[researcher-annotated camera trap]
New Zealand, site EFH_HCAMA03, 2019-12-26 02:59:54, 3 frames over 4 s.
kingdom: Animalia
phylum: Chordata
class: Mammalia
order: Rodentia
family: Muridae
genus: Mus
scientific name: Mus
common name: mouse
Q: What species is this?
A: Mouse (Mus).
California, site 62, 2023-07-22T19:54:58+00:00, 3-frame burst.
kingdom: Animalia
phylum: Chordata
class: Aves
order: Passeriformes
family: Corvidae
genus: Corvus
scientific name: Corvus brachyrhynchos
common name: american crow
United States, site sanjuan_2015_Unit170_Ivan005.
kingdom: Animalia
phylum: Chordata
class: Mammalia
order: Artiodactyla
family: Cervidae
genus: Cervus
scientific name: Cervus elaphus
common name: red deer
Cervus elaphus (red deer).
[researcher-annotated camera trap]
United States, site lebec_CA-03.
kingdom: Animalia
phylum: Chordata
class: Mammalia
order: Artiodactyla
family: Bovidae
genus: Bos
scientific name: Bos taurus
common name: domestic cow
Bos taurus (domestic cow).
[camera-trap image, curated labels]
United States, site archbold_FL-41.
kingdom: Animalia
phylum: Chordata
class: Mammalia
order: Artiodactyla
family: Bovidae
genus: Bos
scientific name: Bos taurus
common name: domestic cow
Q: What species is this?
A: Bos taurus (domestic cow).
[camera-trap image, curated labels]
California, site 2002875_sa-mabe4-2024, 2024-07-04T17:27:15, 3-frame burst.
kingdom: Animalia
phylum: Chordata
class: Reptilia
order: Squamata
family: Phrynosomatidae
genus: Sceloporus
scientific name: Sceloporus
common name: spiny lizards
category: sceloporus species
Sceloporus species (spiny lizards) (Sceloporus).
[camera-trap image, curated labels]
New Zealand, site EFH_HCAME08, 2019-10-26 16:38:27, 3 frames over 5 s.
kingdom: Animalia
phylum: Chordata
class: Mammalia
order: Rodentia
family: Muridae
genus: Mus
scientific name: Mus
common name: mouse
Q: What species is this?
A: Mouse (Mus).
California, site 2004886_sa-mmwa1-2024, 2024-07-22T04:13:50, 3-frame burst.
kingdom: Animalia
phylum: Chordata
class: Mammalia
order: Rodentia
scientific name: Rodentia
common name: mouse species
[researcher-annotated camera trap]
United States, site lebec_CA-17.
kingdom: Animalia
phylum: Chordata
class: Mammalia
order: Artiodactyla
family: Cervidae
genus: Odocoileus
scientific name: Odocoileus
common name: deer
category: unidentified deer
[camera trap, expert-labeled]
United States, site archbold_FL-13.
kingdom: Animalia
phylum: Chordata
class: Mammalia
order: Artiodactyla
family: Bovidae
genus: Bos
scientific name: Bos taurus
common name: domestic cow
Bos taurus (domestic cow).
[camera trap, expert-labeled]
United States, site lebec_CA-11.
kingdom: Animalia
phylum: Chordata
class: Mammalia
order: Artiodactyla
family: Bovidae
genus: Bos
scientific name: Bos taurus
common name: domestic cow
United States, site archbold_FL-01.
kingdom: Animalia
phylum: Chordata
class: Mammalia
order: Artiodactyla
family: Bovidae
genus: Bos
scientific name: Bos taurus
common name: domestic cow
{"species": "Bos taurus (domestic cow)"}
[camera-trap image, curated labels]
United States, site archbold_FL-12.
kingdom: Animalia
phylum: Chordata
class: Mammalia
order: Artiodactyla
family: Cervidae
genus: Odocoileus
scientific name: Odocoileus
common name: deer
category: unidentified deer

- [Problem requirements]: Exactly reproduce all of the entries above.

- [Response below]:
[researcher-annotated camera trap]
New Zealand, site EFH_HCAMA03, 2019-12-26 02:59:54, 3 frames over 4 s.
kingdom: Animalia
phylum: Chordata
class: Mammalia
order: Rodentia
family: Muridae
genus: Mus
scientific name: Mus
common name: mouse
Q: What species is this?
A: Mouse (Mus).
California, site 62, 2023-07-22T19:54:58+00:00, 3-frame burst.
kingdom: Animalia
phylum: Chordata
class: Aves
order: Passeriformes
family: Corvidae
genus: Corvus
scientific name: Corvus brachyrhynchos
common name: american crow
United States, site sanjuan_2015_Unit170_Ivan005.
kingdom: Animalia
phylum: Chordata
class: Mammalia
order: Artiodactyla
family: Cervidae
genus: Cervus
scientific name: Cervus elaphus
common name: red deer
Cervus elaphus (red deer).
[researcher-annotated camera trap]
United States, site lebec_CA-03.
kingdom: Animalia
phylum: Chordata
class: Mammalia
order: Artiodactyla
family: Bovidae
genus: Bos
scientific name: Bos taurus
common name: domestic cow
Bos taurus (domestic cow).
[camera-trap image, curated labels]
United States, site archbold_FL-41.
kingdom: Animalia
phylum: Chordata
class: Mammalia
order: Artiodactyla
family: Bovidae
genus: Bos
scientific name: Bos taurus
common name: domestic cow
Q: What species is this?
A: Bos taurus (domestic cow).
[camera-trap image, curated labels]
California, site 2002875_sa-mabe4-2024, 2024-07-04T17:27:15, 3-frame burst.
kingdom: Animalia
phylum: Chordata
class: Reptilia
order: Squamata
family: Phrynosomatidae
genus: Sceloporus
scientific name: Sceloporus
common name: spiny lizards
category: sceloporus species
Sceloporus species (spiny lizards) (Sceloporus).
[camera-trap image, curated labels]
New Zealand, site EFH_HCAME08, 2019-10-26 16:38:27, 3 frames over 5 s.
kingdom: Animalia
phylum: Chordata
class: Mammalia
order: Rodentia
family: Muridae
genus: Mus
scientific name: Mus
common name: mouse
Q: What species is this?
A: Mouse (Mus).
California, site 2004886_sa-mmwa1-2024, 2024-07-22T04:13:50, 3-frame burst.
kingdom: Animalia
phylum: Chordata
class: Mammalia
order: Rodentia
scientific name: Rodentia
common name: mouse species
[researcher-annotated camera trap]
United States, site lebec_CA-17.
kingdom: Animalia
phylum: Chordata
class: Mammalia
order: Artiodactyla
family: Cervidae
genus: Odocoileus
scientific name: Odocoileus
common name: deer
category: unidentified deer
[camera trap, expert-labeled]
United States, site archbold_FL-13.
kingdom: Animalia
phylum: Chordata
class: Mammalia
order: Artiodactyla
family: Bovidae
genus: Bos
scientific name: Bos taurus
common name: domestic cow
Bos taurus (domestic cow).
[camera trap, expert-labeled]
United States, site lebec_CA-11.
kingdom: Animalia
phylum: Chordata
class: Mammalia
order: Artiodactyla
family: Bovidae
genus: Bos
scientific name: Bos taurus
common name: domestic cow
United States, site archbold_FL-01.
kingdom: Animalia
phylum: Chordata
class: Mammalia
order: Artiodactyla
family: Bovidae
genus: Bos
scientific name: Bos taurus
common name: domestic cow
{"species": "Bos taurus (domestic cow)"}
[camera-trap image, curated labels]
United States, site archbold_FL-12.
kingdom: Animalia
phylum: Chordata
class: Mammalia
order: Artiodactyla
family: Cervidae
genus: Odocoileus
scientific name: Odocoileus
common name: deer
category: unidentified deer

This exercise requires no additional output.